Ford’s face brightened a good deal at that suggestion, for he had more than once cast a crest fallen look at his pretentious box.  But he replied,—­

“A mess!  How many crabs can one man eat?”

“I don’t know,” said Dab.  “It depends a good deal on who he is.  Then, if he eats the shells, he can’t take in so many.”

“Eat de shells?  Yah, yah, yah!  Dat beats my mudder!  She’s allers a-sayin’ wot a waste de shells make,” laughed Dick.  “I jest wish we might ketch some fish.  I dasn’t kerry home no crabs.”

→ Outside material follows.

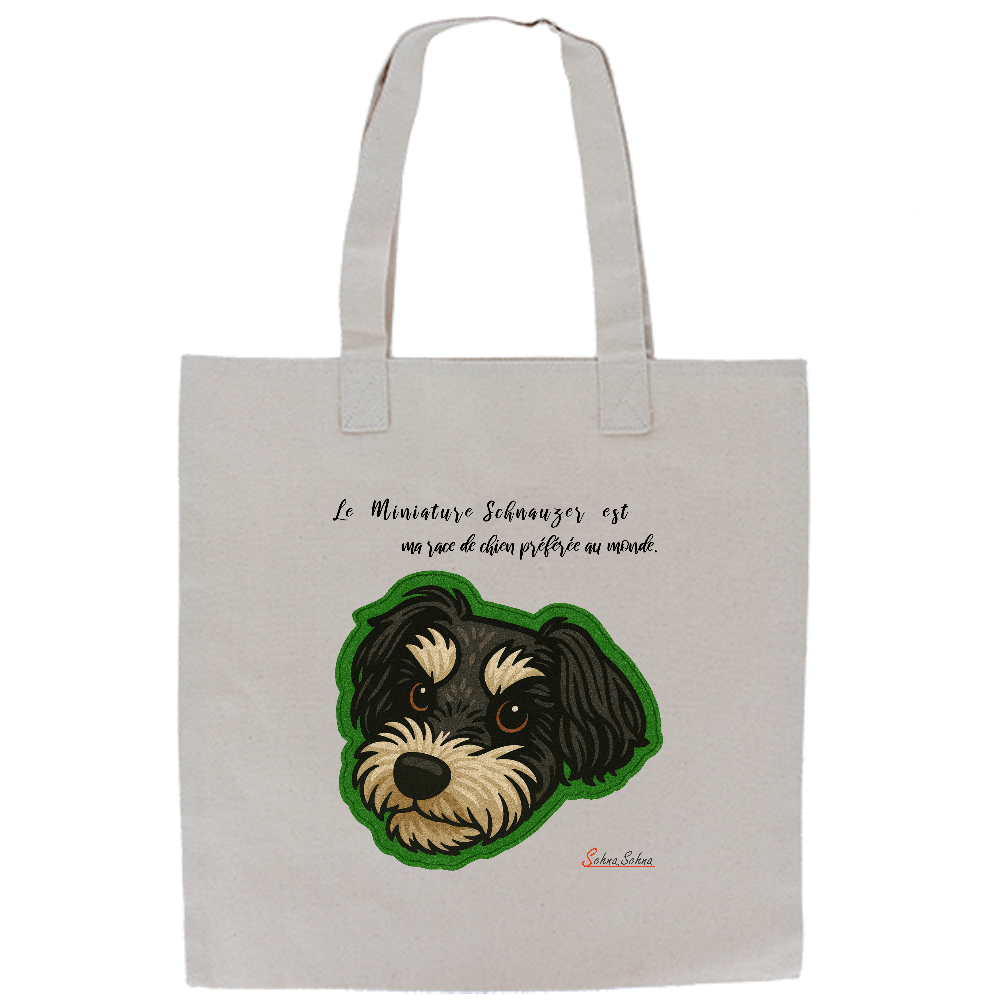 わんちゃんトート（ミニチュアシュナウザー_刺繍調ヘッド）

“It does look as if we’d got as many as we’ll know what to do with,” remarked Dab, as he looked down on the sprawling multitude in the bottom of the boat.  “We’ll turn the clams out of the basket, and fill that; but we mustn’t put any crabs in the fish-car.  We’ll stow ’em all forward.”

The basket held more than half a bushel, but there was still a “heap” of what Ford Foster called “the crusties” to pen up in the bow of the boat.

That duty attended to, the grapnel was pulled up, and Dick was set at the oars, while Dab selected from Ford’s box just the hooks and lines their owner had made least account of.

“What’ll we catch, Dab?”

“’Most anything.  Nobody knows till he’s done it.  Perch, porgies, cunners, black-fish, weak-fish, maybe a bass or a sheep’s-head, but more cunners than any thing else, unless we strike some flounders at the turn of the tide.”

“That’s a big enough assortment to set up a fish-market on.”

“If we catch ’em.  We’ve got a good enough day, anyhow, and the tide’ll be about right by the time we get to work.”

“Why not try here?”

“’Cause there’s no fish to speak of, and because the crabs’ll clean your hook for you as fast as you can put the bait on.  We must go out to deeper water and better bottom.  Dick knows just where to go.  You might hang your line out all day and not get a bite, if you didn’t strike the right spot.”